**[Introduction to Machine Learning Home Page](https://www.kaggle.com/learn/intro-to-machine-learning)**

---


# Introduction
Machine learning competitions are a great way to improve your data science skills and measure your progress. 

In this exercise, you will create and submit predictions for a Kaggle competition. You can then improve your model (e.g. by adding features) to improve and see how you stack up to others taking this micro-course.

The steps in this notebook are:
1. Build a Random Forest model with all of your data (**X** and **y**)
2. Read in the "test" data, which doesn't include values for the target.  Predict home values in the test data with your Random Forest model.
3. Submit those predictions to the competition and see your score.
4. Optionally, come back to see if you can improve your model by adding features or changing your model. Then you can resubmit to see how that stacks up on the competition leaderboard.

## Recap
Here's the code you've written so far.
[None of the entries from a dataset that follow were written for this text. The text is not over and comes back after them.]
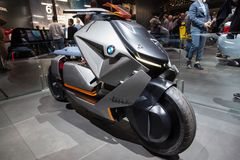 Концепция велосипеда связи BMW электрическая стоковое фото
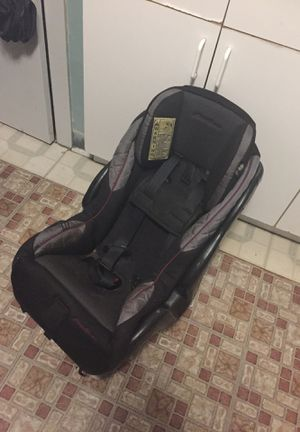 Car seat baby and toddler for Sale in Chicago, IL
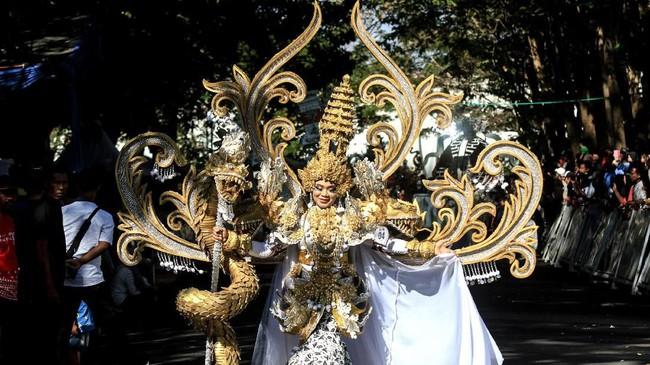 Banyuwangi Ethno Carnival (BEC) kembali digelar pada Minggu (28/7). Acara tahunan itu telah digelar sejak tahun 2011. (ANTARA FOTO/Budi Candra Setya)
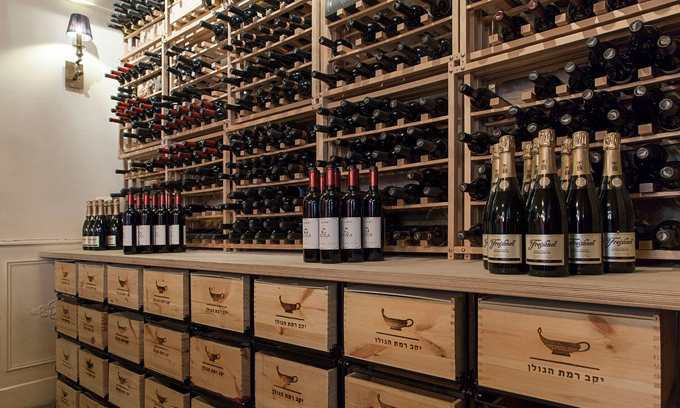 EuroCave Modulorack and Modulocube wine racking systems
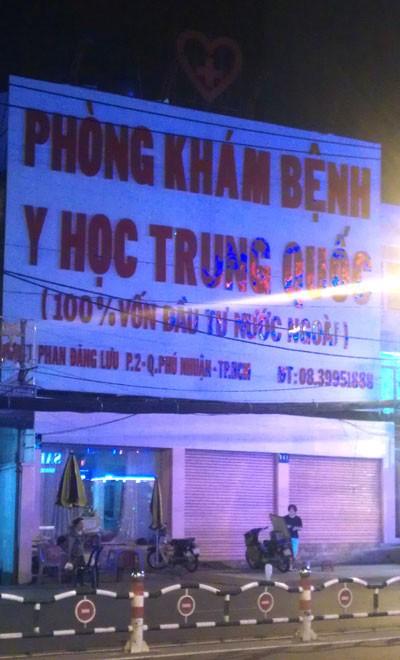 """Phòng khám Trung Quốc """"giam lỏng"""" bệnh nhân, Tin tức trong ngày, phong kham dong y trung quoc, phong kham trung quoc, benh nhan, giam long benh nhan, vien phi, dieu tri benh, nguoi nha benh nhan, bac si, cong an, giay phep kinh doanh"""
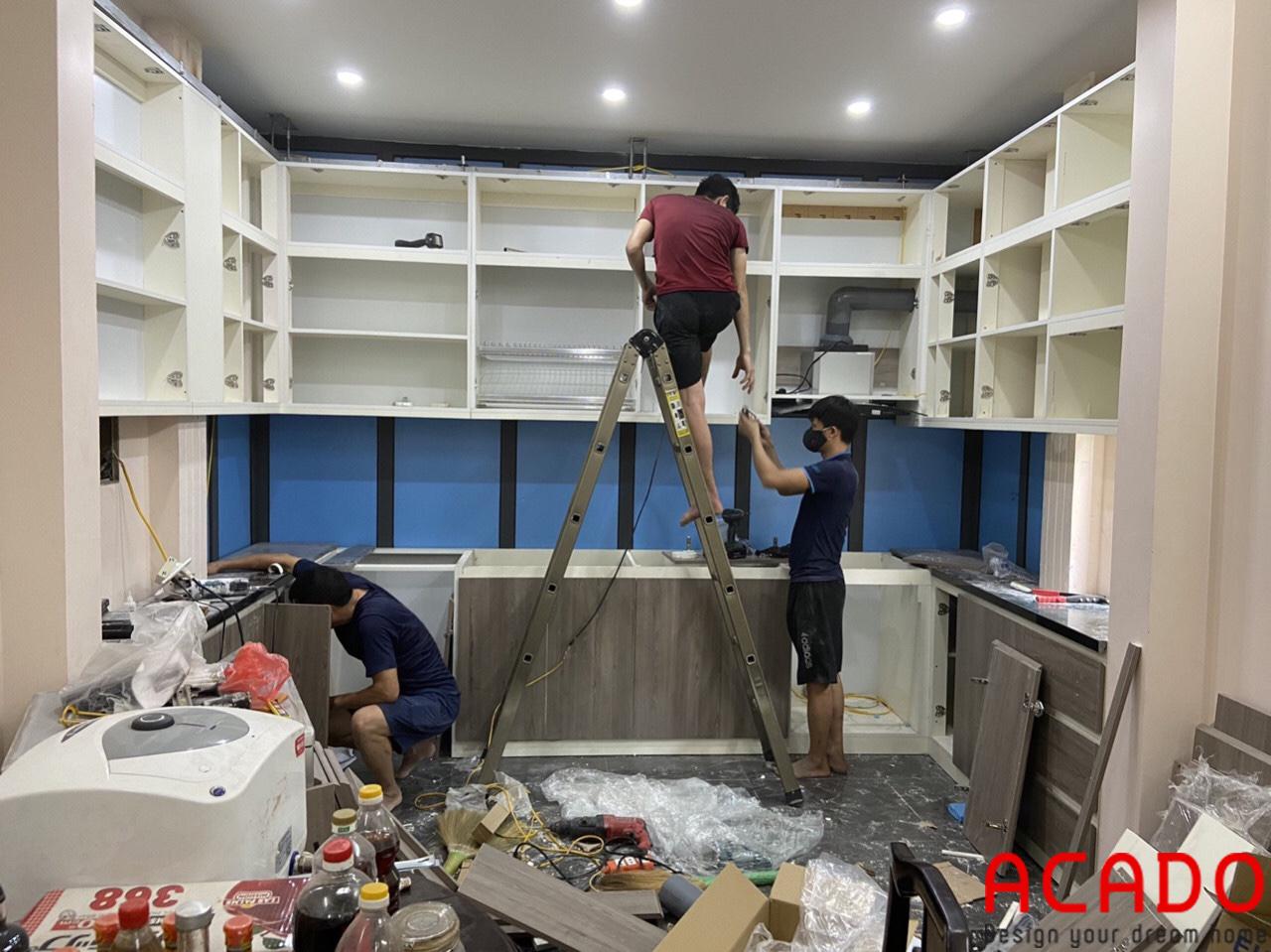 Tủ bếp vẫn đang trong quá trình hoàn thiện cho khách hàng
Start by running it again.

In [None]:
# Set up code checking
import os
if not os.path.exists("../input/train.csv"):
    os.symlink("../input/home-data-for-ml-course/train.csv", "../input/train.csv")  
    os.symlink("../input/home-data-for-ml-course/test.csv", "../input/test.csv") 
from learntools.core import binder
binder.bind(globals())
from learntools.machine_learning.ex7 import *

In [None]:
# Code you have previously used to load data
import pandas as pd
from sklearn.ensemble import RandomForestRegressor, GradientBoostingRegressor
from sklearn.metrics import mean_absolute_error
from sklearn.model_selection import train_test_split, cross_val_score
from sklearn.tree import DecisionTreeRegressor
import matplotlib.pyplot as plt
import numpy as np
import seaborn as sns
from scipy import stats
from sklearn.model_selection import GridSearchCV
from sklearn import preprocessing

from sklearn.compose import ColumnTransformer
from sklearn.pipeline import Pipeline
from sklearn.impute import SimpleImputer
from sklearn.preprocessing import OneHotEncoder, LabelEncoder

from sklearn.linear_model import LinearRegression, Lasso, Ridge
from sklearn.preprocessing import MinMaxScaler, RobustScaler, StandardScaler
from xgboost import XGBRegressor
from sklearn.feature_selection import SelectKBest, f_classif
from sklearn.decomposition import PCA
from scipy import stats
from scipy.stats import norm, skew

In [None]:
#treating outliers

def upper_cap (data, col):
    return np.mean (data [col]) + np.std (data [col])*2.1
def lower_cap (data, col):
    return np.mean (data [col]) - np.std (data [col])*2.5

def capping (data, list):
    for col in list:
        data.loc[(data [col] > upper_cap (data, col)),col] = upper_cap (data, col)
        data.loc[(data[col] < lower_cap (data, col)),col] = lower_cap (data, col)
    return data [list]

#removing elemenents from a list
def element_remove (list, list1):
    for element in list1:
        if element in list:
            list.remove(element)
    return list

In [None]:
# Path of the file to read. We changed the directory structure to simplify submitting to a competition
iowa_file_path = '../input/train.csv'
# path to file you will use for predictions
test_data_path = '../input/test.csv'

# read training data file using pandas
home_data = pd.read_csv(iowa_file_path)
# read test data file using pandas
test_data = pd.read_csv (test_data_path)

sns.set_style ('whitegrid')

In [None]:
plt.scatter(home_data ['GrLivArea'], home_data ['SalePrice'])

In [None]:
home_data = home_data.drop(home_data[(home_data['GrLivArea']>4000) & (home_data['SalePrice']<300000)].index)

#Check the graphic
fig, ax = plt.subplots()
ax.scatter(home_data ['GrLivArea'], home_data ['SalePrice'])
plt.ylabel('SalePrice', fontsize=13)
plt.xlabel('GrLivArea', fontsize=13)
plt.show()

In [None]:
home_data ['SalePrice'].describe ()

In [None]:
Y = home_data ['SalePrice']
train_ID = home_data ['Id']
test_ID = test_data ['Id']

home_data.drop ('SalePrice', axis = 1, inplace = True)
home_data.drop ('Id', axis = 1, inplace = True)
test_data.drop ('Id', axis = 1, inplace = True)

In [None]:
y = np.log1p (Y)
sns.distplot (y)

In [None]:
data = pd.concat ([home_data, test_data])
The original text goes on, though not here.